Rated 3 out of 5 by from More of the same There is a character that appears in all of Charles Dickens' books whom I can't stand. He is the noble worker, the lower class moral compass, and he is consistently a source of Dickens' naive idealism, which, for a jaded soul like me, is a constant impediment to full enjoyment of Dickens' excellent prose. Bob Cratchett, Scrooge's clerk in A Christmas Carol, is the most insufferable of his kind, Joe Gargery, Pip's Uncle in Great Expectations, is the most sufferable of his kind, and Stephen Blackpool, Mr. Bounderby's weaver in Hard Times, falls somewhere in between. Blackpool is morally perfect throughout Hard Times, the man we are to gauge ourselves and everyone in the book against. Blackpool actually believes in justice to such an extent -- despite evidence in his own life to the contrary -- that he would put himself in danger of imprisonment "to clear his name." Further, he believes in the "goodness" of social conventions so completely that he withholds any chance of full happiness with Rachael so that he won't become a "bad" man. I am not sure what I find more annoying, the fact that Dickens believes that people like this exist in such seeming numbers, or the belief that they are somehow people we should aspire to be like? I will concede that people like this do exist, but these people are, I reiterate, insufferable, and they are generally people who are incapable of truly thinking for themselves. And all of this reveals Dickens as that most painful, wishy washy, and dangerous of people -- the bleeding heart liberal. The kind of person who believes, despite all the evidence to the contrary, that if we all just talk about things and complain peaceably the world will change for the better. I proudly declare myself for the left of the political scale, but I'll be damned if I will get my permit to protest and go home with a happy glow in my heart that I've done the "right" thing, when I know full well that I changed absolutely nothing. For a guy like me Dickens is a tough read. Still, Hard Times was one of Dickens' better ones, and at the very least I recognize and admire the strength of Dickens' prose. He is, politics aside, a beautiful writer.

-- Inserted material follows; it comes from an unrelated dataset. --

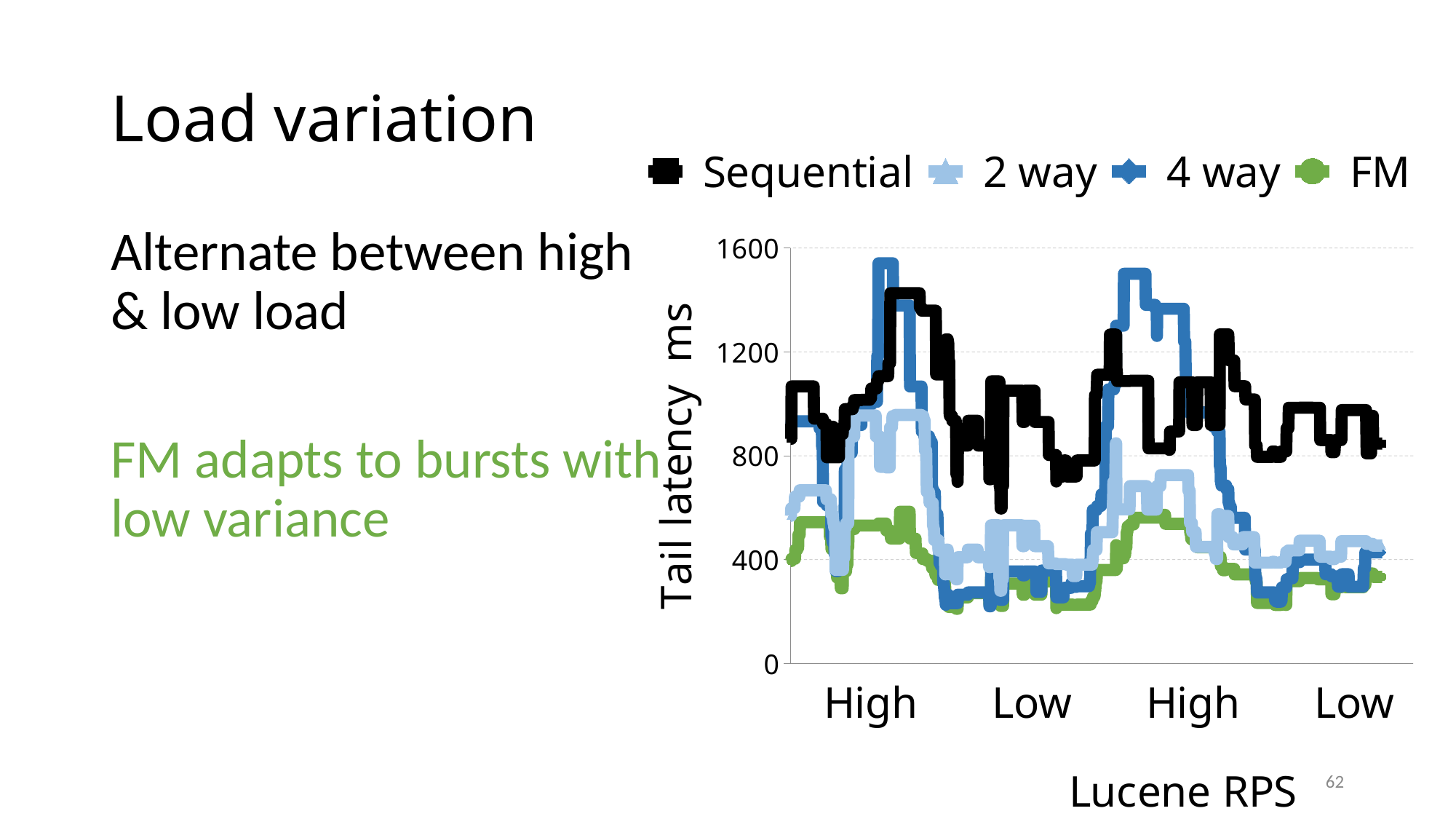
Which series has the lowest peak tail latency? FM Is the lowest value of the Sequential series greater or less than 400? greater What is the x-axis title of the chart? Lucene RPS What is the y-axis title of the chart? Tail latency ms Which series reaches the highest peak tail latency? 4 way Is the peak value of the FM series greater or less than 800? less Is the peak value of the Sequential series greater or less than 1200? greater How many series does the legend list? 4 Which series has the higher peak, Sequential or 2 way? Sequential What kind of chart is shown on the slide? line chart How many load-level labels are shown along the x axis? 4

Date published: 2008-08-07
Rated 5 out of 5 by from Hard Times This novel, unique to Dickens in that it is the only one set in a ficticious town, take a fascinating look at what mechanical, unimaginative and unemotional approaches to life and family may lead. Outlining a somewhat distorted "objectivistic" attitude in his hard-nosed characters, Dickens compliments them beautifully with fun-loving, carefree characters, such as Cissy and Rachael. This novel has an underlying moral buried beneath, should you choose to find it, and leaves the reader feeling a little bit better about themselves.